Für die Zeitschriftenkonsortien wird beschlossen, dass jede Bibliothek gleich viel zahlt.
Lediglich bei Academic Press wird letztmals nach 1,2,3-Modell geschlüsselt, falls die FHB Ansbach wieder dabei ist. Ansonsten greift auch hier das Modell, dass jede Bibliothek gleich viel bezahlt.

TOP 5.2. FIZ-Technik

Die Entscheidung über die Kostenverteilung fällt für Modell G (30%iger Sockel, 1 Anteil pro angefangene 1000 Studierende, größere Schritte ab 5000 Studierenden). Für das Konsortium zur RSWB wird ebenfalls Modell G gewählt, jedoch mit 95%igem Sockel.

TOP 5.3 WISO

Die Kostenverteilung im WISO-Konsortium wird nicht endgültig entschieden. Aufgrund der Produktvielfalt (WISO 1, 2, 3; BANK; wiwi/Presse; wiwi/sowi/Presse usw.) wird Frau Stöcker, nachdem sie die Wünsche der einzelnen Bibliotheken auf dieser Sitzung abgefragt hat, noch detaillierte Nachfragen an GBI stellen. Die Entscheidung über die Kostenverteilung fällt über die EMail-Liste. Frau Stöcker wird hierzu eine detaillierte Kostenaufstellung bekannt geben.

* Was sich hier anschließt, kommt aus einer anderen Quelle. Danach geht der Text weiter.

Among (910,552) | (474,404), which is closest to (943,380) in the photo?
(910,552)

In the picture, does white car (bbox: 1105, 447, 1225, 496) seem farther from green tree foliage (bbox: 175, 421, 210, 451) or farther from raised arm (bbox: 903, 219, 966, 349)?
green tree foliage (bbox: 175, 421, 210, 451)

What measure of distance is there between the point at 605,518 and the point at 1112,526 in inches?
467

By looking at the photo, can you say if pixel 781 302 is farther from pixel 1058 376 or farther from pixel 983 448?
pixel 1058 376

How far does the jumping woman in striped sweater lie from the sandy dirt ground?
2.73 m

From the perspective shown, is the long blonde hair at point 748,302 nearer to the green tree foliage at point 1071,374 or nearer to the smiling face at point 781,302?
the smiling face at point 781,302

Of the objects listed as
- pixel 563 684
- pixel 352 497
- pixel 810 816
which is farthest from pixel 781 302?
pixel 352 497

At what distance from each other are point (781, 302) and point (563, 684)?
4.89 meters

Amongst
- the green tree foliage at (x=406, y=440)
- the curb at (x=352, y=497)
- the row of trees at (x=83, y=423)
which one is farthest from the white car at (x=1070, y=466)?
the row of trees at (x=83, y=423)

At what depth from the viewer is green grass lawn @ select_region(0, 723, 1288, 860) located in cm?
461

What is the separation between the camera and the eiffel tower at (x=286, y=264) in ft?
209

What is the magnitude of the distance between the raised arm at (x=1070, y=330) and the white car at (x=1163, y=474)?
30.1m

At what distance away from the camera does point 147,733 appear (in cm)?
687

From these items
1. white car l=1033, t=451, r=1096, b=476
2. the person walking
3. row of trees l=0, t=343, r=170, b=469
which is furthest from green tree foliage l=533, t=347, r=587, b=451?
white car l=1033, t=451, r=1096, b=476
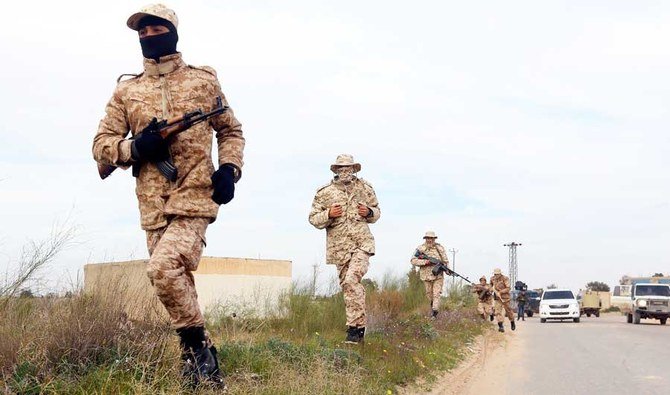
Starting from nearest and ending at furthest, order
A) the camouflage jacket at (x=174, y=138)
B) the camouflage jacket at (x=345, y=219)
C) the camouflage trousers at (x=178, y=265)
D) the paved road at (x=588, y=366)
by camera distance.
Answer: the camouflage trousers at (x=178, y=265) < the camouflage jacket at (x=174, y=138) < the paved road at (x=588, y=366) < the camouflage jacket at (x=345, y=219)

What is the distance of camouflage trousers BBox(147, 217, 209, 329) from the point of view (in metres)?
4.44

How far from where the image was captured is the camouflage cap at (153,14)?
4.73 m

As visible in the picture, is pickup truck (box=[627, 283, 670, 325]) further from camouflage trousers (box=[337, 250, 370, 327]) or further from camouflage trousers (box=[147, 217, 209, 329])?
camouflage trousers (box=[147, 217, 209, 329])

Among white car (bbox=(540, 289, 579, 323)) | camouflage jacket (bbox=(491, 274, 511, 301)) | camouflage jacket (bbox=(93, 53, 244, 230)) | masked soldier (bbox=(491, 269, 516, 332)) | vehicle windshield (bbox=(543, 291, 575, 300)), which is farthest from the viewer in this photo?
vehicle windshield (bbox=(543, 291, 575, 300))

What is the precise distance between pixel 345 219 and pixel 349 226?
0.33 feet

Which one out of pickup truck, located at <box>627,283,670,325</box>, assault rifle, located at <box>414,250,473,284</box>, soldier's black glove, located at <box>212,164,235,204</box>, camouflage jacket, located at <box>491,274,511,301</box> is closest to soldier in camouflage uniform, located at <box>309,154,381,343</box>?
soldier's black glove, located at <box>212,164,235,204</box>

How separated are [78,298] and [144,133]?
1.64 meters

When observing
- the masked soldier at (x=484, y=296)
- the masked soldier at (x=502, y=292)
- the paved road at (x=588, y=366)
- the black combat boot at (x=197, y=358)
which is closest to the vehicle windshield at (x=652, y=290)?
the masked soldier at (x=502, y=292)

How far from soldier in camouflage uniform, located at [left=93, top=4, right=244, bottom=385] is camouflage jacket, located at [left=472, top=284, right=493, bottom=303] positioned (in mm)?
15745

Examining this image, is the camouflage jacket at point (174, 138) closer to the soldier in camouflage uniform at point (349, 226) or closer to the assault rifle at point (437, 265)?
the soldier in camouflage uniform at point (349, 226)

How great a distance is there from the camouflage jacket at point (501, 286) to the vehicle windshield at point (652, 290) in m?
9.62

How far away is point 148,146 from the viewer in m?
4.49

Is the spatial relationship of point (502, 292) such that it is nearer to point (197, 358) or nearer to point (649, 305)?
point (649, 305)

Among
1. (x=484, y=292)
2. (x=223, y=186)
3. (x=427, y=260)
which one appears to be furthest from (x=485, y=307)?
(x=223, y=186)
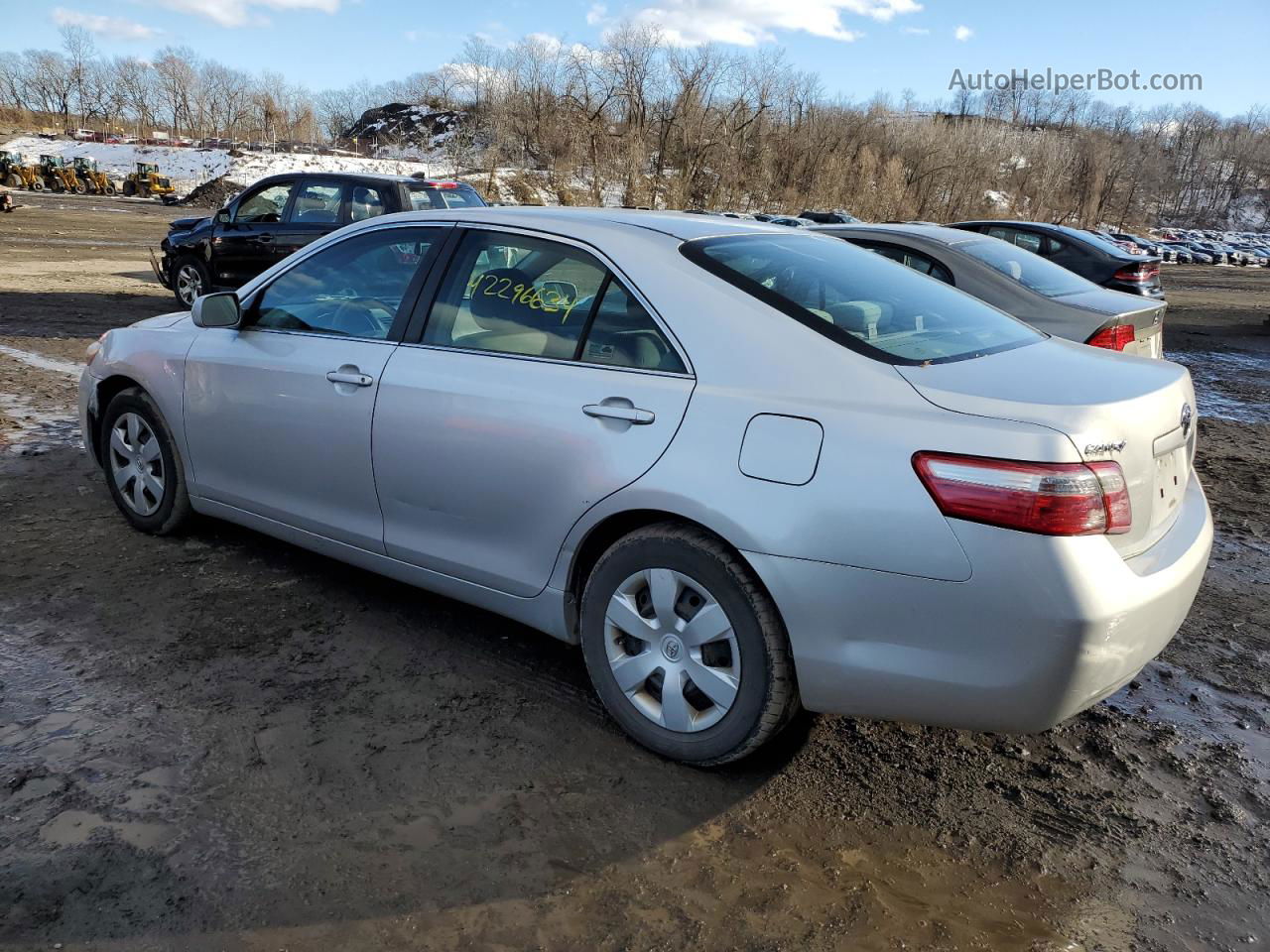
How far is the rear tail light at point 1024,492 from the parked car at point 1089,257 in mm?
9947

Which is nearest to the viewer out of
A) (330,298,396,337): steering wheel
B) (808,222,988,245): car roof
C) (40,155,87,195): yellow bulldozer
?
(330,298,396,337): steering wheel

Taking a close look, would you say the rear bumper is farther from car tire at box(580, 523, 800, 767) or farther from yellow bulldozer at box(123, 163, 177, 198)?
yellow bulldozer at box(123, 163, 177, 198)

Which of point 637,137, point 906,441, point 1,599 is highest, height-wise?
point 637,137

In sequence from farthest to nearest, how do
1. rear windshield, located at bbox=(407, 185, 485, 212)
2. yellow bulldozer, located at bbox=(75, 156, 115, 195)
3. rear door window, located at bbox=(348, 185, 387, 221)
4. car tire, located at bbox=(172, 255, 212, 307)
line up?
yellow bulldozer, located at bbox=(75, 156, 115, 195) → car tire, located at bbox=(172, 255, 212, 307) → rear door window, located at bbox=(348, 185, 387, 221) → rear windshield, located at bbox=(407, 185, 485, 212)

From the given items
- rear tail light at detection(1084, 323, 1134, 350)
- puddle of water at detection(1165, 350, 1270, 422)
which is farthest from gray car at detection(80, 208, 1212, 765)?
puddle of water at detection(1165, 350, 1270, 422)

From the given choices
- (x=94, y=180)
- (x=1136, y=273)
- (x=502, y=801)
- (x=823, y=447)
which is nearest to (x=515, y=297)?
(x=823, y=447)

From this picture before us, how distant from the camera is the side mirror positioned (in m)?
Answer: 4.09

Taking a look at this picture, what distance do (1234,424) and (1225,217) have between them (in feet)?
484

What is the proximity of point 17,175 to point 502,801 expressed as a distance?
5709cm

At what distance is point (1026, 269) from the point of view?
23.9ft

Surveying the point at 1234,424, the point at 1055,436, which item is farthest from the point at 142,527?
the point at 1234,424

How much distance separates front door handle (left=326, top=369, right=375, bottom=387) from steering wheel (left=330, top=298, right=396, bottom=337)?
177 millimetres

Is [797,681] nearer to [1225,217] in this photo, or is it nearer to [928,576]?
[928,576]

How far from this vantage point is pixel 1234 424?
857cm
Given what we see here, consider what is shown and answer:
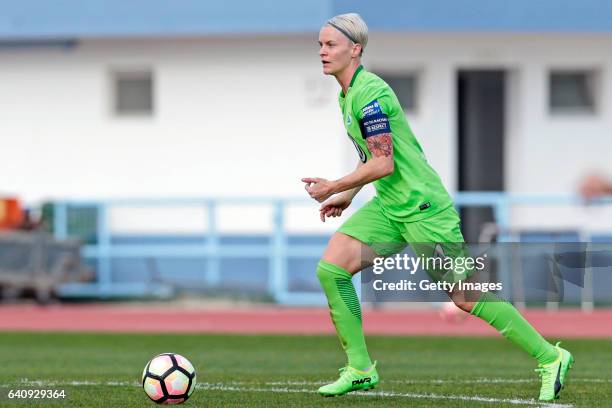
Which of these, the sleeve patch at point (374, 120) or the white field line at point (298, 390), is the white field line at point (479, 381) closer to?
the white field line at point (298, 390)

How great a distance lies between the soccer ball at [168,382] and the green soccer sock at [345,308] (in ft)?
3.02

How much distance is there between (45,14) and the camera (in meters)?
19.3

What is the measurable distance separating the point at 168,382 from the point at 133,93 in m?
13.0

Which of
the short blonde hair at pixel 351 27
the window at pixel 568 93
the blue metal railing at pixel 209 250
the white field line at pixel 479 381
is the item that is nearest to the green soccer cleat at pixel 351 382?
the white field line at pixel 479 381

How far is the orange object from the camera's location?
18859 millimetres

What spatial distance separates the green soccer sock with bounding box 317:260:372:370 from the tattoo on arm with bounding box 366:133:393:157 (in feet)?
2.56

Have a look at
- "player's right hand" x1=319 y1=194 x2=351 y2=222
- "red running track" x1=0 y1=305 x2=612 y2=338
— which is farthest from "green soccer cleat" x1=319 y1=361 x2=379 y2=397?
"red running track" x1=0 y1=305 x2=612 y2=338

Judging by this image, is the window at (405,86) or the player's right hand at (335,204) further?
the window at (405,86)

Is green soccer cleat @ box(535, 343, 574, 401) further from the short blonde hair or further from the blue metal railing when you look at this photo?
the blue metal railing

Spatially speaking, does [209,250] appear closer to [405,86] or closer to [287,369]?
[405,86]

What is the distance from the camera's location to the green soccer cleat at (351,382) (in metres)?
7.96

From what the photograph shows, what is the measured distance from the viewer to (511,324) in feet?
25.1

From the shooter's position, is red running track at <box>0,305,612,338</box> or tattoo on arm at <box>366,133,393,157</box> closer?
tattoo on arm at <box>366,133,393,157</box>

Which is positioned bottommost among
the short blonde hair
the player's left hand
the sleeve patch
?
the player's left hand
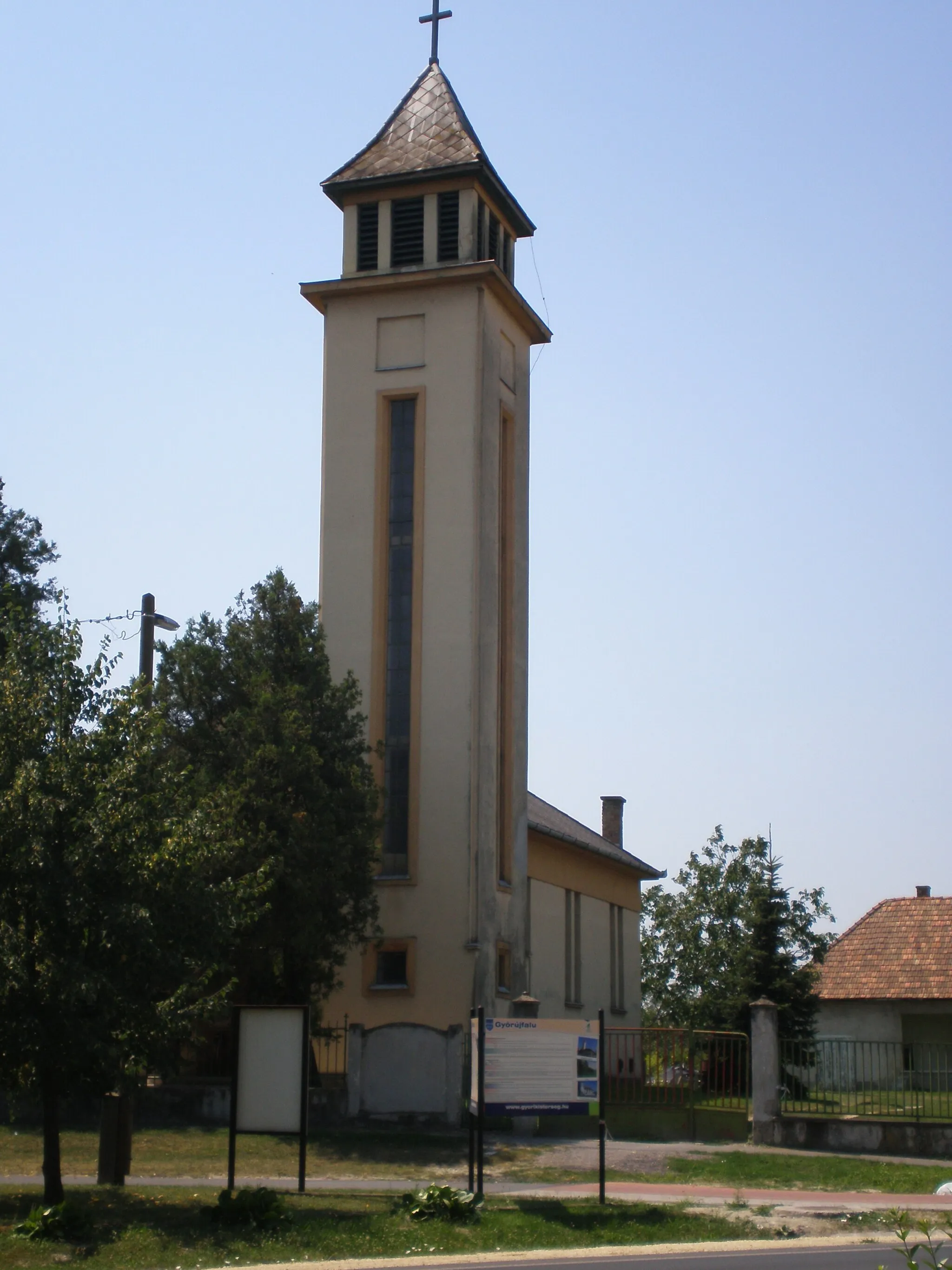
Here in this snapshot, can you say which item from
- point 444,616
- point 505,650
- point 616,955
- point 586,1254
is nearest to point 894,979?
point 616,955

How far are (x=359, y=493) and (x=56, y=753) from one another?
18054mm

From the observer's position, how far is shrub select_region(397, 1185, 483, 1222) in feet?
51.8

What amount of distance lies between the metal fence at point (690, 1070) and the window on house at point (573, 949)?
52.5ft

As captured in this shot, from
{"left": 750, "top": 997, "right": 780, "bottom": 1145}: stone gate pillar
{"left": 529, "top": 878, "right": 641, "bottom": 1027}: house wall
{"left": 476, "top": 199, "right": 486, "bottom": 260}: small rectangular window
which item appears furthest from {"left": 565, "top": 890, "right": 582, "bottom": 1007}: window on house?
{"left": 476, "top": 199, "right": 486, "bottom": 260}: small rectangular window

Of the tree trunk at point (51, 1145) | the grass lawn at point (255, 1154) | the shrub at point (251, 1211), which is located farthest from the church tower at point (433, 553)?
the shrub at point (251, 1211)

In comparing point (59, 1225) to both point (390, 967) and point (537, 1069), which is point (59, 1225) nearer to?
point (537, 1069)

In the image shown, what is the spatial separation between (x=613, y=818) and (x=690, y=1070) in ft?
99.0

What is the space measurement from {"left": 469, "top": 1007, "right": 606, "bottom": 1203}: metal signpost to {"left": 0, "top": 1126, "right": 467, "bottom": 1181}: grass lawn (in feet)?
13.4

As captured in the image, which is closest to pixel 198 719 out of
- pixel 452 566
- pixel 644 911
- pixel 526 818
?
pixel 452 566

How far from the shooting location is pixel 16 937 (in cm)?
1591

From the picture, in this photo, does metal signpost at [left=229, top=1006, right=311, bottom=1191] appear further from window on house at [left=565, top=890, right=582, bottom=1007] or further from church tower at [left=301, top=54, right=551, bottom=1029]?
window on house at [left=565, top=890, right=582, bottom=1007]

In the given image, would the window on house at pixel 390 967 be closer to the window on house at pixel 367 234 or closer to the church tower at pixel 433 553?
the church tower at pixel 433 553

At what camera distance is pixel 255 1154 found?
909 inches

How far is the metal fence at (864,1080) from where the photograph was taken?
24078 millimetres
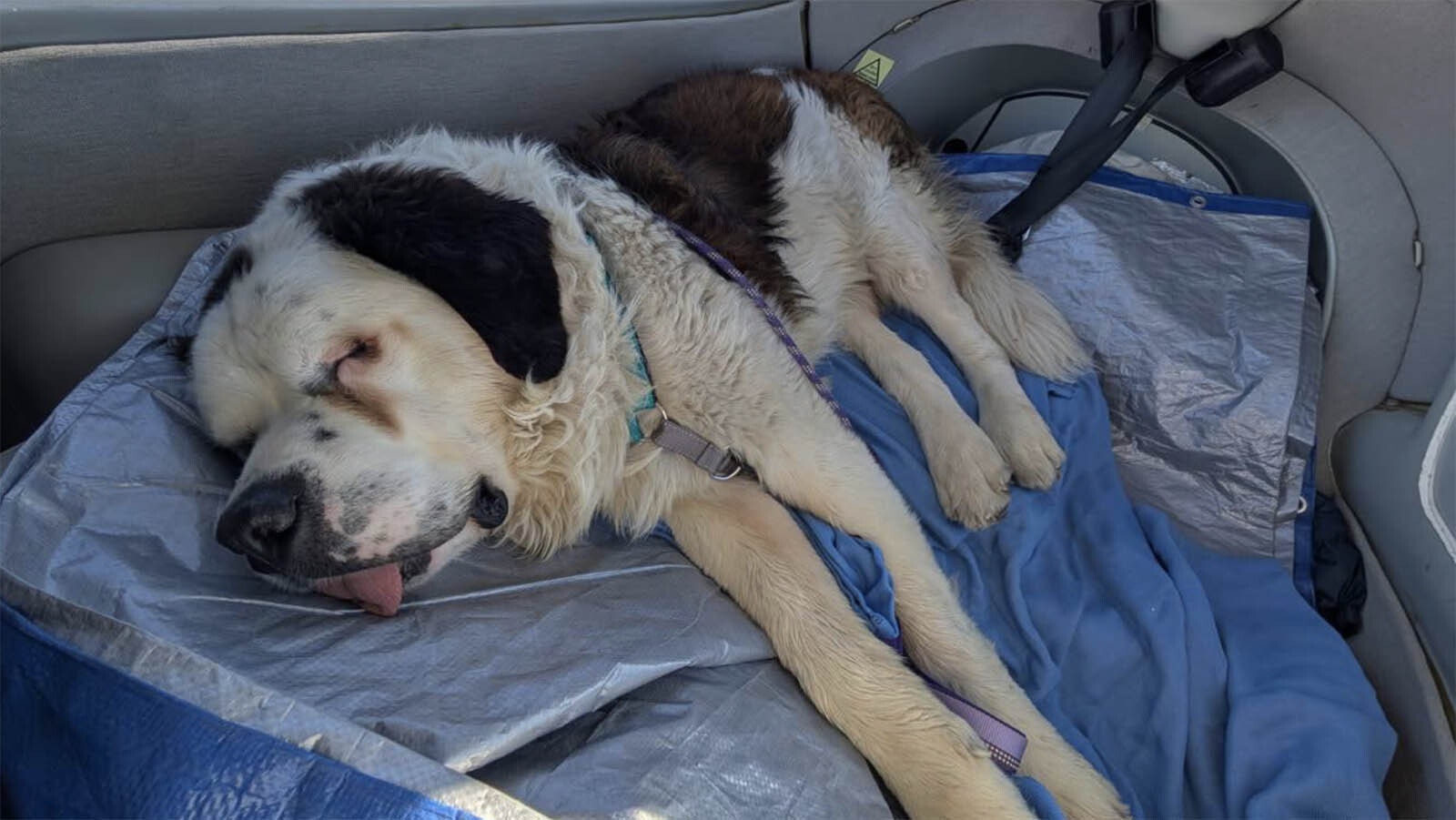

TOP 5.4. STN-Präsentation; Termin, Ort

Herr Kuttler wird versuchen, die Januarschulung Nord von WISO in Regensburg mit der STN-Präsentation zu verbinden. Sollte der Januar-Termin nicht realisierbar sein, wird ein STN-Schulungstermin im März angestrebt.

TOP 5.5. Inventarnummern

Die endgültige Empfehlung der BSB liegt noch nicht vor. Herr Dr. Hänel teilt jedoch mit, dass es keine grundsätzliche Abschaffung der Inventarisierung geben wird. Allerdings wird nach Bibliothekstyp differenziert: z.B. bei Bibliotheken, die keine archivarischen Aufgaben haben, keine teuren Bücher oder Nachlässe erwerben, wo somit die aktuelle Literaturversorgung im Vordergrund steht, wird ein Zugangsbuch nicht mehr nötig sein, der Inventarisierungsteil der Erwerbungssoftware wird hier als quasi Zugangsbuch ausreichen. Dieses Verfahren sollte jedoch von der jeweiligen Hochschulleitung genehmigt werden. Mit der endgültigen Fassung der Empfehlung ist in Kürze zu rechnen.

 

TOP 6. Personal: Jahresarbeitszeitmodelle

Herr Kuttler informiert kurz über die Einführung des Jahresarbeitszeitmodells an der FH Regensburg. Nähere Informationen können direkt bei ihm erfragt werden.
Herr Höld bittet die Teilnehmer, sich bis zur Frühjahrssitzung die Prioritäten für den Doppelhaushalt 2005/06 zu überlegen (neue Stellen, Stellenhebungen, Etat?).

 

TOP 7. Sonstiges

TOP 7.1. Geld verdienen mit Bibliotheksleistungen

TOP wird auf die nächste Sitzung vertagt.

TOP 7.2. Tüten-Thietz-Projekt

TOP wird auf die nächste Sitzung vertagt.

TOP 7.3. Statistik

Herr Greubel empfiehlt die Überarbeitung der statistischen Daten in den Formblättern, die von der BSB zusätzlich zur DBS erhoben werden.
Konkret sollten die Punkte 2.2.1 (CD-ROM-Ausgaben) sowie Punkt 4 mit Unterpunkten 4.1 und 4.2 (Zahl der OPAC- und CD-ROM-Recherchen) nicht mehr erhoben werden, weil diese Daten zum Teil nicht erfasst werden und zum Teil für Bibliotheken mit gemeinsamer Datenbank auch gar nicht erfassbar sind.
Nach der Zustimmung der Sitzungsteilnehmer sagt Dr. Hänel die entsprechende Überarbeitung des zusätzlichen Formblatts zu.

TOP 7.4. Arbeitstreffen/Sommerkonferenz

Die nächste Konferenz mit Fortbildung soll am 20./21. März 2003 in Landshut stattfinden (Event 1 "Library never sleeps in LA").